What to produce: Reproduce the lines of the material below word for word, starting at the line that contains "Is pixel 623" and continuing through the end of the material.

:: Raw records

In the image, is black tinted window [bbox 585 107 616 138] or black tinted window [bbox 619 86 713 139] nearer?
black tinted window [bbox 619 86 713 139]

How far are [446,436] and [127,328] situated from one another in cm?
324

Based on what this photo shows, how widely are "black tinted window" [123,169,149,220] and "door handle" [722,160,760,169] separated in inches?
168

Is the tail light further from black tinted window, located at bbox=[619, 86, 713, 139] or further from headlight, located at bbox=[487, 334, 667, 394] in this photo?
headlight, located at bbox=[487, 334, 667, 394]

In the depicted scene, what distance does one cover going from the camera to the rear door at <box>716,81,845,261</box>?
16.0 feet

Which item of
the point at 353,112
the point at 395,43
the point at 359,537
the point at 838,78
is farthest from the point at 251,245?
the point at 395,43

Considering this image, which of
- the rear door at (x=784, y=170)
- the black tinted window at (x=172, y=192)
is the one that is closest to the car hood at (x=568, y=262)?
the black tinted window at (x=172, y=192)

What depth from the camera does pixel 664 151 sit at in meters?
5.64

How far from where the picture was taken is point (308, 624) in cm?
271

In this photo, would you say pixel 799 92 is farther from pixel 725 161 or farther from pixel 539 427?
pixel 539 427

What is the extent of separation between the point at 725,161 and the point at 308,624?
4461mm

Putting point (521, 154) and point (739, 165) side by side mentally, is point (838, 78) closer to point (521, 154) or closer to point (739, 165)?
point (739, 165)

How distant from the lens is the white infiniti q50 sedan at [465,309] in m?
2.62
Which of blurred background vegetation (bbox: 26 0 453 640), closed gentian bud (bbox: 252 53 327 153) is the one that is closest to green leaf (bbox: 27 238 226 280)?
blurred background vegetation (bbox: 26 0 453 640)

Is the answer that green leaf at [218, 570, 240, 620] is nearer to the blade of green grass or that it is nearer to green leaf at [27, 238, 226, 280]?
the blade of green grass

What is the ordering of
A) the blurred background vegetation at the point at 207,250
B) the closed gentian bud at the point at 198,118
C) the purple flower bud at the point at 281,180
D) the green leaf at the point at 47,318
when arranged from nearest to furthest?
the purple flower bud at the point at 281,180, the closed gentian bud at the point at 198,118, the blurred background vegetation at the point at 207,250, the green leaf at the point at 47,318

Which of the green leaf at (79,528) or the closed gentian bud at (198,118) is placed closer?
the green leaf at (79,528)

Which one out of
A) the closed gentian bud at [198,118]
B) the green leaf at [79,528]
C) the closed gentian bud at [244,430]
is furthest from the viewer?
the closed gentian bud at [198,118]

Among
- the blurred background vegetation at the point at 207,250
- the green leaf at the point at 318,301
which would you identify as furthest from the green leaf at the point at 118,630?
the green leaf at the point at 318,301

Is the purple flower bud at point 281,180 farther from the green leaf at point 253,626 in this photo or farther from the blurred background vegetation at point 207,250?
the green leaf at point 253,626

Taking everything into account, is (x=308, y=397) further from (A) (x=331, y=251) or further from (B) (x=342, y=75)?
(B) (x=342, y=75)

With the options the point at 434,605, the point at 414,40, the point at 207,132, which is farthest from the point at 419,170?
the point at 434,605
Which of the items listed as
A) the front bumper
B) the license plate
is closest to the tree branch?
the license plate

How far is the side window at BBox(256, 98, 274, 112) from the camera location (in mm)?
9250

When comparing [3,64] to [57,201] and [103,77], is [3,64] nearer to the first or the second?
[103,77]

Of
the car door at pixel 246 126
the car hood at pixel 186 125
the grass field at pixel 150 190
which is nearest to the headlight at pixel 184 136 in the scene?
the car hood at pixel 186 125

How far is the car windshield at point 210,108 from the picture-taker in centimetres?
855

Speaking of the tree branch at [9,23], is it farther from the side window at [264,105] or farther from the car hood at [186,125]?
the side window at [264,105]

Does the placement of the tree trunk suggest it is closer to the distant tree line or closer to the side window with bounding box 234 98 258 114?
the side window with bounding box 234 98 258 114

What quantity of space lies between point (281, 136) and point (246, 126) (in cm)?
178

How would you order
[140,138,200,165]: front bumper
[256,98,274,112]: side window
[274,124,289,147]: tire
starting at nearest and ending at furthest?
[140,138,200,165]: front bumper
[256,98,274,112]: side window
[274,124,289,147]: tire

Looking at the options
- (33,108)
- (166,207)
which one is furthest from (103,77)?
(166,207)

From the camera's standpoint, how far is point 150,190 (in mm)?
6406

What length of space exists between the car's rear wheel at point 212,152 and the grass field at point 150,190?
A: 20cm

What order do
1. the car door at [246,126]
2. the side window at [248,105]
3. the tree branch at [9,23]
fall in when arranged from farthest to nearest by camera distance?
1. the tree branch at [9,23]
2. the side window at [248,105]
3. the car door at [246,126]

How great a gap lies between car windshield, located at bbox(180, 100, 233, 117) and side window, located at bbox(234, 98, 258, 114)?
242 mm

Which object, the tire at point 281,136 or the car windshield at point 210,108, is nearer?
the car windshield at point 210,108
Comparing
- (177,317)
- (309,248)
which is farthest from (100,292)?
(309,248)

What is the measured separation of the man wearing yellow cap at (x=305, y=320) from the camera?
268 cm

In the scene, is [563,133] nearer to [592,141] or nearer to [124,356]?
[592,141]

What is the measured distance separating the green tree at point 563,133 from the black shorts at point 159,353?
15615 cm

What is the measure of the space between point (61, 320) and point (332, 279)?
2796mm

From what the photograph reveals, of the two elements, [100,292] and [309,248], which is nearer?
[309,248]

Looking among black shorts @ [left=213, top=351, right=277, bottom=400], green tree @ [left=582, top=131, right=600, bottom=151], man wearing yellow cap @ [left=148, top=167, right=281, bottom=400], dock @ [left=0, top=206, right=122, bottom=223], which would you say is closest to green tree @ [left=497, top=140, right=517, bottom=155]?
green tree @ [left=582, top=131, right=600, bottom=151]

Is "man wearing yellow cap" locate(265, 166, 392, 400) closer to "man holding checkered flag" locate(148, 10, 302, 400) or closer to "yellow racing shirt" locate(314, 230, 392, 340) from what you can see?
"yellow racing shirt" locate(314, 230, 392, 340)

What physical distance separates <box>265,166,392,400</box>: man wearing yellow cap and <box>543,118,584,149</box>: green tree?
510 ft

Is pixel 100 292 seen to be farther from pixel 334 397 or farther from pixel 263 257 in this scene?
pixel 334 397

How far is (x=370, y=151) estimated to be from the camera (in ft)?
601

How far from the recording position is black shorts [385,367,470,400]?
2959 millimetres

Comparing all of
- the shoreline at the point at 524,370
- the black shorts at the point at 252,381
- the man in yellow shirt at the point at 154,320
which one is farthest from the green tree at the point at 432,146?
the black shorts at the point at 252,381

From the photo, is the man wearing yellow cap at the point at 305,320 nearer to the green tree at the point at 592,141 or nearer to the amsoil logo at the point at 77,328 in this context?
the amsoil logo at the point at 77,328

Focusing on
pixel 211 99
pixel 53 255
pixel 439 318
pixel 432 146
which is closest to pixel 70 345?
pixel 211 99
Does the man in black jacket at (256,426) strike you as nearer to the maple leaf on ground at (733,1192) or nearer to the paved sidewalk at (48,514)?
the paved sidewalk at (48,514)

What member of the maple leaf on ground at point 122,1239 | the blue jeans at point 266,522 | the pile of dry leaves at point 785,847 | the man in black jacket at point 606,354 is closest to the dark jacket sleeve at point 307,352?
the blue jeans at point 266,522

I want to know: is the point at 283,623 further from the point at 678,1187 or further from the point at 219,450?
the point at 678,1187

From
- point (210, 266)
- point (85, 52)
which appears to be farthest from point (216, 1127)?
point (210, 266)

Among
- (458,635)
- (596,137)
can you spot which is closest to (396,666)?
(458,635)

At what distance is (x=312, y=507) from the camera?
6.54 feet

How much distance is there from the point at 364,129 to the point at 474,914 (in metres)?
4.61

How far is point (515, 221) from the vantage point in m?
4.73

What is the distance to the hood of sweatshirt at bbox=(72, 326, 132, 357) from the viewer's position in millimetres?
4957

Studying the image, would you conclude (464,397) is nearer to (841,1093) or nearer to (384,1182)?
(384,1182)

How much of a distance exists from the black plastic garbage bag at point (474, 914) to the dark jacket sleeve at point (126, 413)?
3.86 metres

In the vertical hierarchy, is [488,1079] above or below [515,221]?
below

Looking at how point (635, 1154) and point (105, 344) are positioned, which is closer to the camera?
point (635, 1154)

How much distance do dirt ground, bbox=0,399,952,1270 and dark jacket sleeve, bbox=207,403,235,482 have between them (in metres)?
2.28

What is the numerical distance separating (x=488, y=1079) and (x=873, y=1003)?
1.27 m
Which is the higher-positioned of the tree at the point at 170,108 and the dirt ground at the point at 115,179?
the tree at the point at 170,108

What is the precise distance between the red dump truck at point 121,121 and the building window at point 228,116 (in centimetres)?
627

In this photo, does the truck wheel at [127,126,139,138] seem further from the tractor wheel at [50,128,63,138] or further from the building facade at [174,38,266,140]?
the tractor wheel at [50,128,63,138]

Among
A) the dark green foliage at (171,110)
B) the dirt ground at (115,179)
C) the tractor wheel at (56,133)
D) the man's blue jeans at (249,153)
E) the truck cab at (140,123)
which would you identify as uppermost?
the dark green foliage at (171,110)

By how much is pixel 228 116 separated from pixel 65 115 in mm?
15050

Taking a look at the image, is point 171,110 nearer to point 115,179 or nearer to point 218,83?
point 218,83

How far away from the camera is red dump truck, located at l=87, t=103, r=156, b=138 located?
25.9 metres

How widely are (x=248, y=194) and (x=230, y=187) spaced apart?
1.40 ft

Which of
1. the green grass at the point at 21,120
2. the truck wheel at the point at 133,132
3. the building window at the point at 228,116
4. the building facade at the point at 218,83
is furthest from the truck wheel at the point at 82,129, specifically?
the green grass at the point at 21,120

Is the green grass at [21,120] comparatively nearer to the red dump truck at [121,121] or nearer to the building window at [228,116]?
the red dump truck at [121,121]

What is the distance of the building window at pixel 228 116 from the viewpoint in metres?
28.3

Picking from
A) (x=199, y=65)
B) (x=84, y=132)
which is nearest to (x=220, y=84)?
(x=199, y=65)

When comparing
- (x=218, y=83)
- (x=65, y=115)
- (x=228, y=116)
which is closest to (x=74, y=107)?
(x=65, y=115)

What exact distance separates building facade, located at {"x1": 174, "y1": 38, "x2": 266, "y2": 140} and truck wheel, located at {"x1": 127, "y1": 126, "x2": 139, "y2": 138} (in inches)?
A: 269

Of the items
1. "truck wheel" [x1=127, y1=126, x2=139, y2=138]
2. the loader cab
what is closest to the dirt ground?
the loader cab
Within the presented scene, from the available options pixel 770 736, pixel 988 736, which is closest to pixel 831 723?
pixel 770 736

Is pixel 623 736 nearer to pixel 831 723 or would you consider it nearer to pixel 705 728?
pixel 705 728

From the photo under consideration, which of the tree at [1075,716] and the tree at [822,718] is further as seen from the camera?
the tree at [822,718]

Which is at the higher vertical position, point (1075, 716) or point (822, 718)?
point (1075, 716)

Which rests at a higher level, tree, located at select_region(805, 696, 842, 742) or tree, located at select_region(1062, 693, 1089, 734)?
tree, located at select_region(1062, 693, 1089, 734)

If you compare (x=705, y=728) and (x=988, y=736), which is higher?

::::

The response:
Is pixel 623 736 nearer to pixel 831 723 or would you consider it nearer to pixel 705 728?
pixel 705 728

From the photo under consideration, which of the tree at [1075,716] and the tree at [822,718] is further as seen from the camera?
the tree at [822,718]

Which is at the higher vertical position, point (1075, 716) or point (822, 718)?
point (1075, 716)

Which rests at a higher level, tree, located at select_region(805, 696, 842, 742) or tree, located at select_region(1062, 693, 1089, 734)?
tree, located at select_region(1062, 693, 1089, 734)

If you compare (x=705, y=728) and (x=988, y=736), which is higher?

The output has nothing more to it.